Evet değerli dostlar! Yıl 1965 oldu: Biz okuyor hem de mollalığımız devam ediyor. Artık çevre köylerede Mevlütlere davetlere icabet etmeye başladık. 965 yılı ramazan ayı aralık ayının sonunda başladı. Fatsa Kabakdağı köyünde ikamet eden Anne Annem Ramazan ayından önce bize geldi ve babama " Bu sene teravih namazını kıldırma ya Süleyman'ı ben istiyorum" dedi. Babam da olur dedi. Bende ramazan arifesinde elbiselerimi toplayıp, Fatsa’nın yolunu tuttum. o köyde bir usul vardı, Teravih namazı sonuna kadar bir evde kılınmaz üçer gün nöbetleşe evler gezilerek kılınırdı. o esnada dayımda yeni bir ev yaptırıyordu. Onun için ramazanın ilk teravilerinin dayımın komşunun evinde kılınmaya karar verildi, Hiç unutamıyorum sünneti kıldım bekliyorum kimse kamet getirmeye kalkmıyor. Yani müezzinlik yapmaya adam yok. Kalkıp kamet getirdim yani hem müezzinlik yapıyor hem İmamlık yapıyoruz, ikinci akşam yine sünneti kıldık bekliyoruz, dayımın kapı komşusu ve akrabası Rahmetli Dursun dayı ayağa kalktı yarım yamalak kamet getirdi namaza durduk farzı kılıp selam verdim. Bizim dursun dayıda ses yok,kendisine baktım "eliyle yok " diye işaret verdi bir iki gece böyle devam ettik.Rahmetli babam marangozdu, dayıma yardım etmek için kabak dağına geldi. Artık baba müezzin, oğlu imam teravihe devam. Burada babamın ilk müezzinliğinde namazın peşinden Cemaate döndüm " Durun bakalım. Babam bir hafta burada kalacak" sonra dursun dayıya döndüm ve "Dursun dayı bak babam bir hafta sonra gidecek eğer sen bu bir haftada bu müezzinliği öğrenmez ve müeezzinlik yapmazsan ben babamla beraber Ünye’ye gideceğim, haberiniz olsun ben imamlık hem de müezzinlik yapamam" dedim. Bunun üzerine bizim Dursun dayı (Allah rahmet eylesin!) iki üç gün içinde Müezzinlik Yapacak duruma geldi.

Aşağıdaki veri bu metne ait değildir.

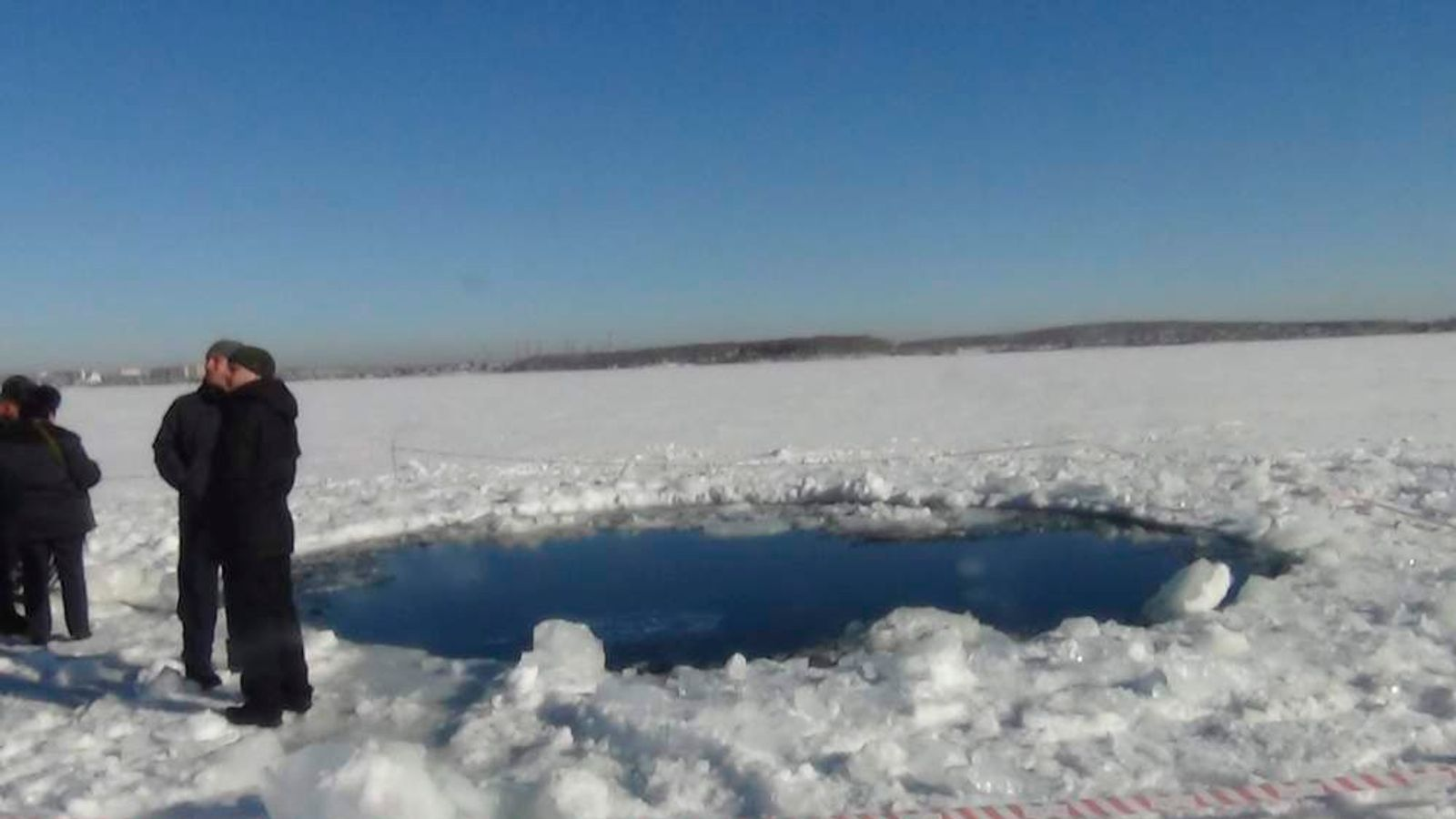 Russian police work near an ice hole at lake Chebarkul, said by the Interior Ministry department for Chelyabinsk to be the point of impact of a meteorite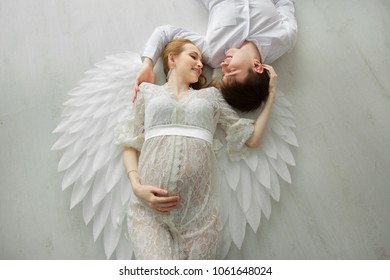 beautiful couple of a man and a pregnant woman in a white lace dress with wings lying on a light floor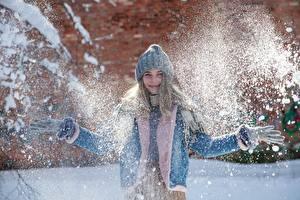 Фотографии Зима Снег Улыбается В шапке Куртка Рука Перчатки молодая женщина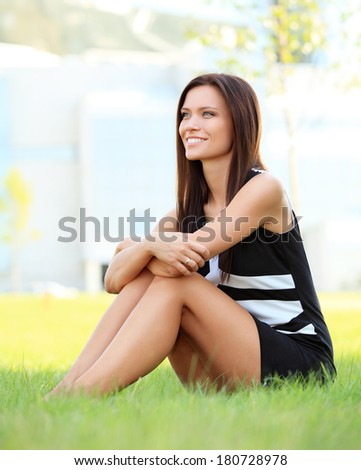 Portrait of the young beautiful smiling  business woman outdoors sitting on the grass.  - stock photo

O sene Kabakdağı köyüne Çorum'dan Yakup Baş isminde bir vekil imam tayin olmuş. Rahmetli Babam "Sen burada bir ay boş duracaksın, Ramazan boyunca git hocadan ders al" deyip beni hocanın yanına postaladı. Eh ne yapacaksın baba emri gittik hocanın yanına. Yakup hocayla hoş beşten sonra oturduk derse. Hocaefendi rahlenin gözünden bir kitap çıkardı. Baktım eski usul Arapça okuyanlar bilirler "emsile kitabı" açtı hadi bakalım nasara,yensuru.... dedim"Hocam ben bu dersleri geçtim ben izhar kitabına dayandım." dediysem de. "yok yok sen bu dersleri okuyacaksın" Biz başladık "Ettekrarü ahsen velevkane yükseksen" "Tekrar yüzseksen defada olsa iyidir) kabilinden okuduğum dersleri tekrar etmeye, bu arada etraftan bir iki kişi daha eklendi. Bu gelenler Kur'an'ı Yeni yeni söküyorlardı. Hoca bizi okutuyor arada sırada bana methiyeler düzüyor, Kabak dağında Kur'an kursu açacağını bu kursta okuyanların bir nişanı olacağını bu nişan sayesinde Türkiye’nin her tarafındaki talebelerin birbirlerini tanıyacaklar dan dem vurmaya başladı. Bana bir katkısı olmasa da dersler eğlenceli oluyor. Meğer hoca Süleymancı imiş. O zaman " Ben zavallı bir garibim ne anlarım Süleymancılıktan"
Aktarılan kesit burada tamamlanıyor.